TASK STATEMENT: Please reproduce the entries exactly, skipping each picture.

START DATA SECTION

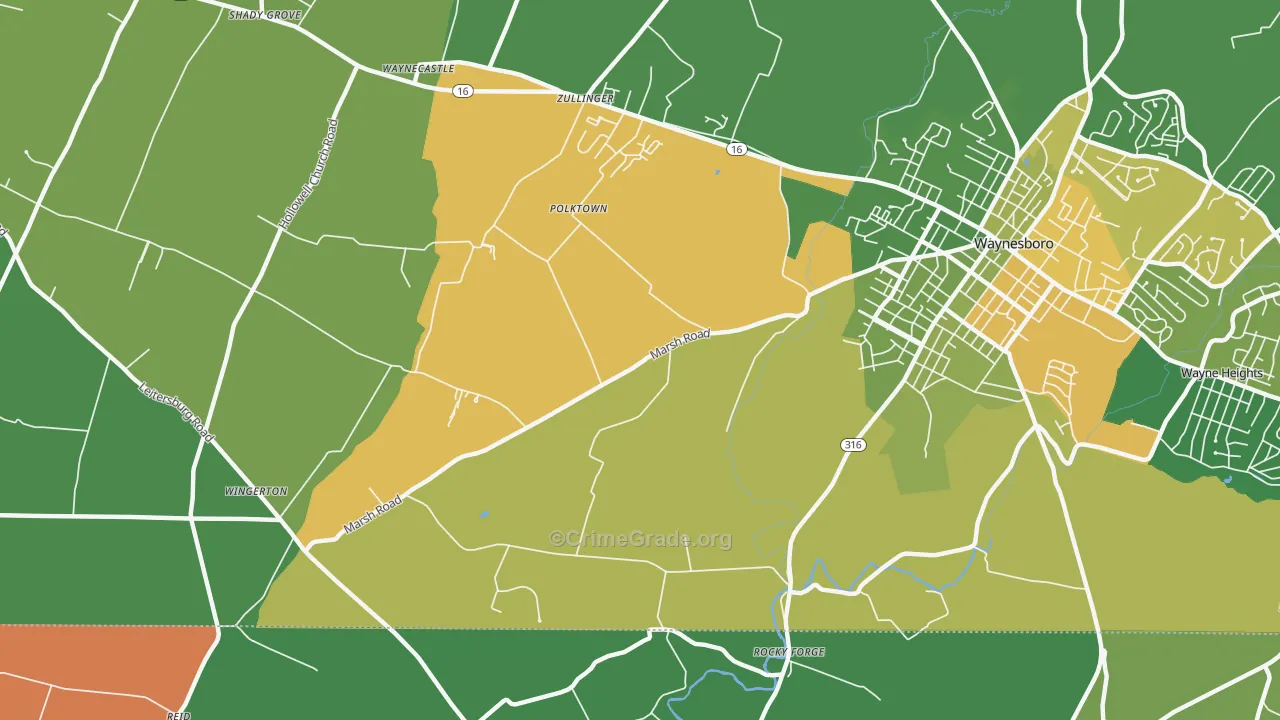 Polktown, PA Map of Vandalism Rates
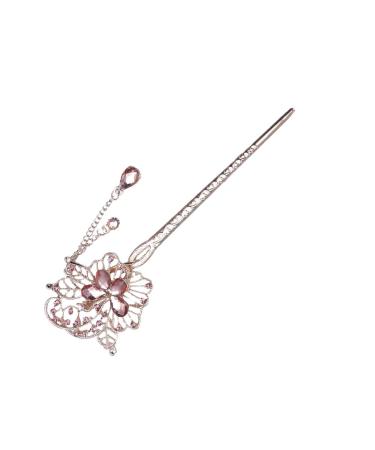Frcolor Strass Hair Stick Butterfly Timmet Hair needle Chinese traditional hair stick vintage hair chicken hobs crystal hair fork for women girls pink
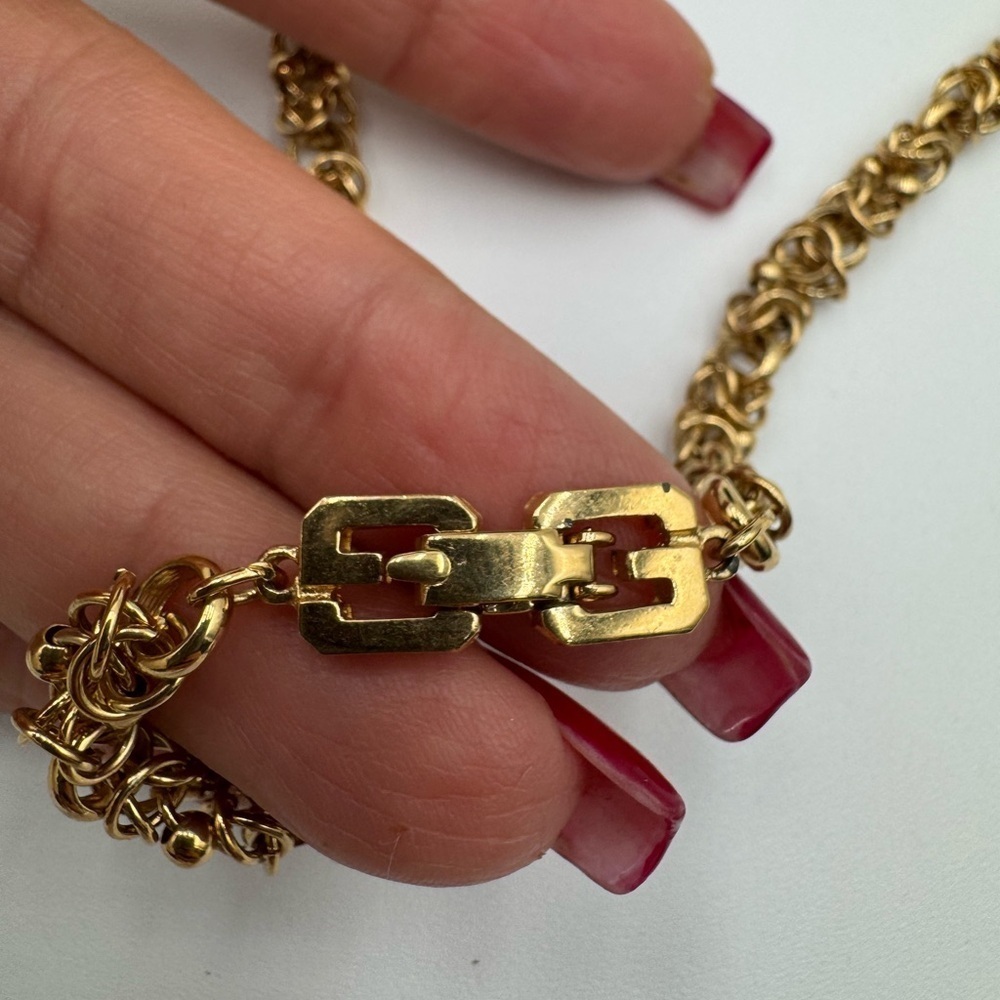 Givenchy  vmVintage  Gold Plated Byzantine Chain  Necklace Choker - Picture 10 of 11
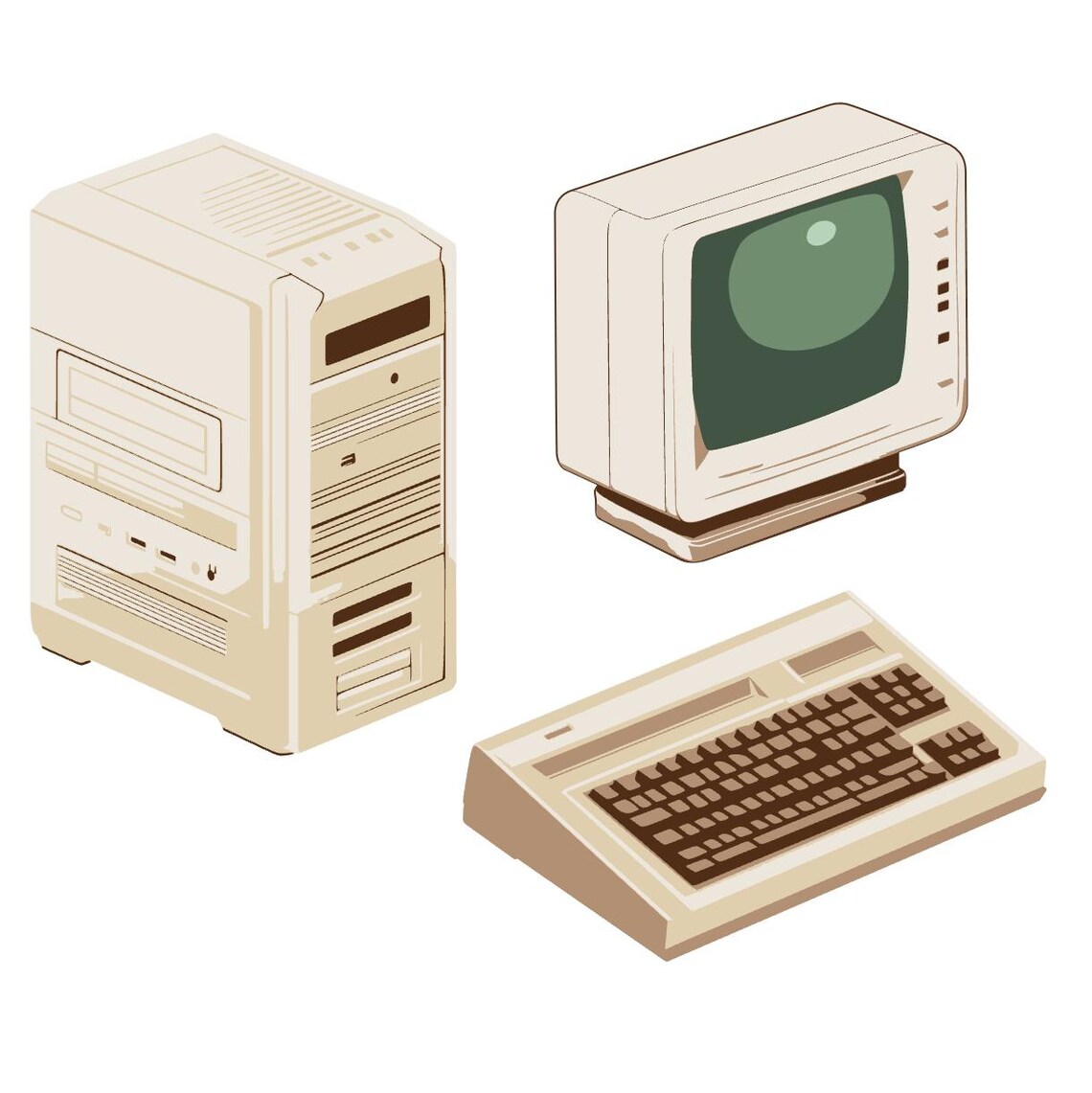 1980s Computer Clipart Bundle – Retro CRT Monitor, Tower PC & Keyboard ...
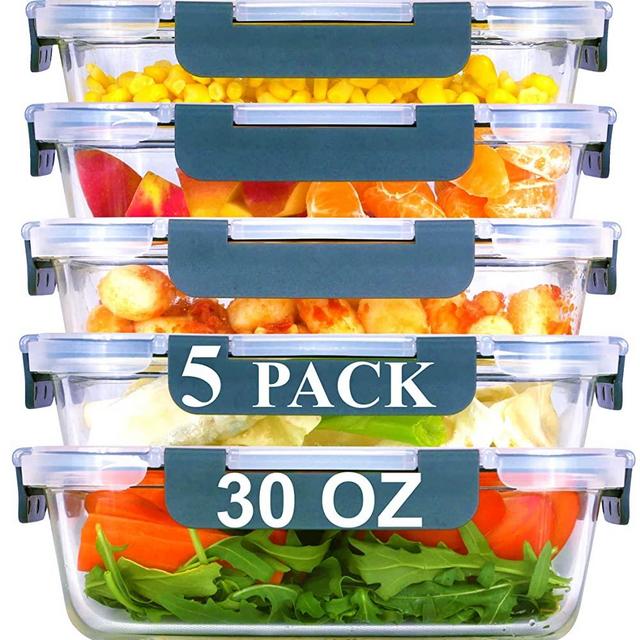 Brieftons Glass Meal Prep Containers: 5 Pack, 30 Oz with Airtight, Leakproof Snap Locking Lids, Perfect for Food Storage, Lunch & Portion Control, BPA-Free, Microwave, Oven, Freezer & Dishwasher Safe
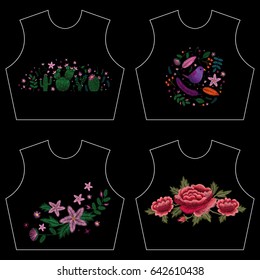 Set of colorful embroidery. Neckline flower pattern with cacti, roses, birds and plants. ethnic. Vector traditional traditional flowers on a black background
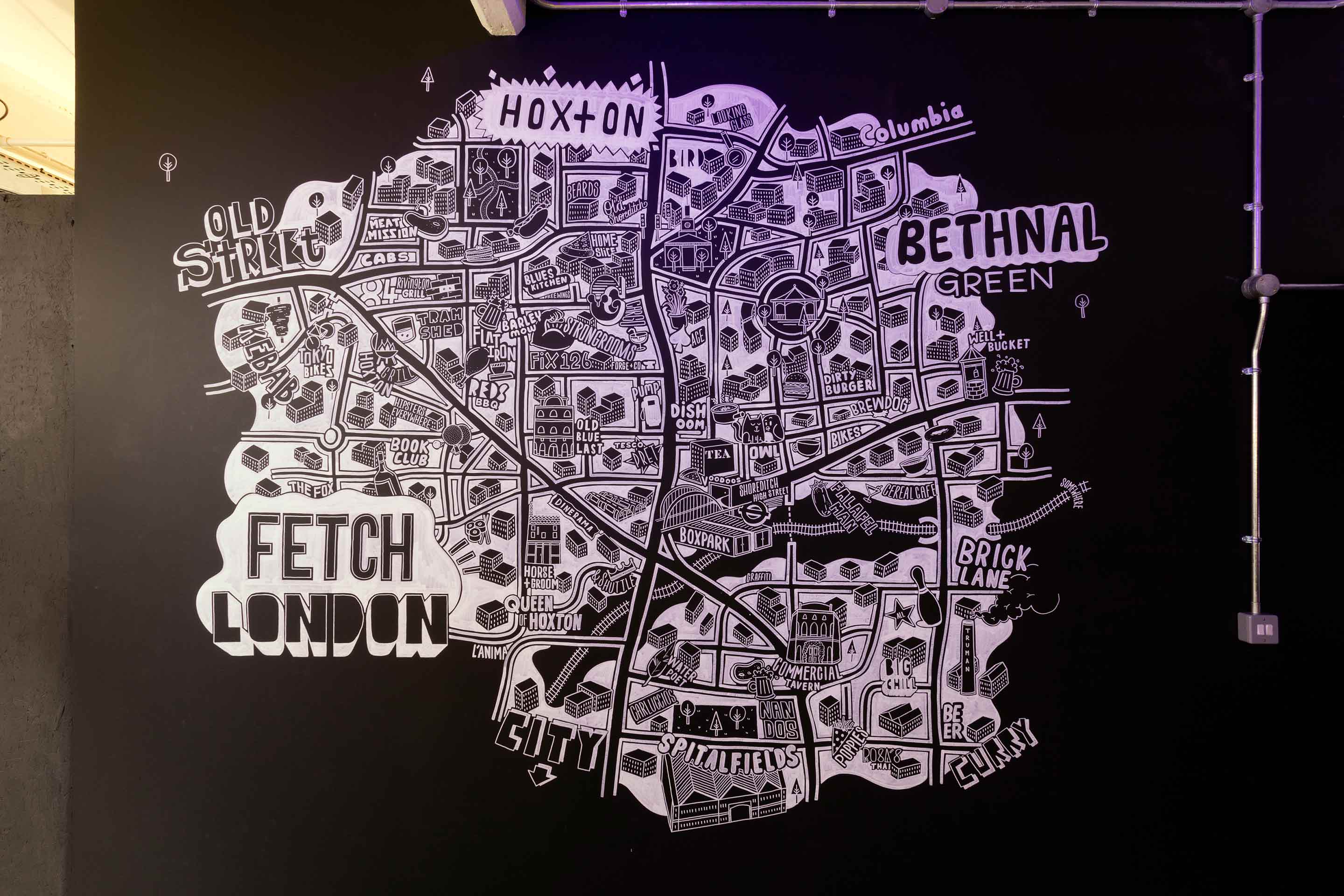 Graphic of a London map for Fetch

END DATA SECTION

RESULT OF THE EXERCISE:
 Polktown, PA Map of Vandalism Rates
Frcolor Strass Hair Stick Butterfly Timmet Hair needle Chinese traditional hair stick vintage hair chicken hobs crystal hair fork for women girls pink
 Givenchy  vmVintage  Gold Plated Byzantine Chain  Necklace Choker - Picture 10 of 11
 1980s Computer Clipart Bundle – Retro CRT Monitor, Tower PC & Keyboard ...
 Brieftons Glass Meal Prep Containers: 5 Pack, 30 Oz with Airtight, Leakproof Snap Locking Lids, Perfect for Food Storage, Lunch & Portion Control, BPA-Free, Microwave, Oven, Freezer & Dishwasher Safe
 Set of colorful embroidery. Neckline flower pattern with cacti, roses, birds and plants. ethnic. Vector traditional traditional flowers on a black background
 Graphic of a London map for Fetch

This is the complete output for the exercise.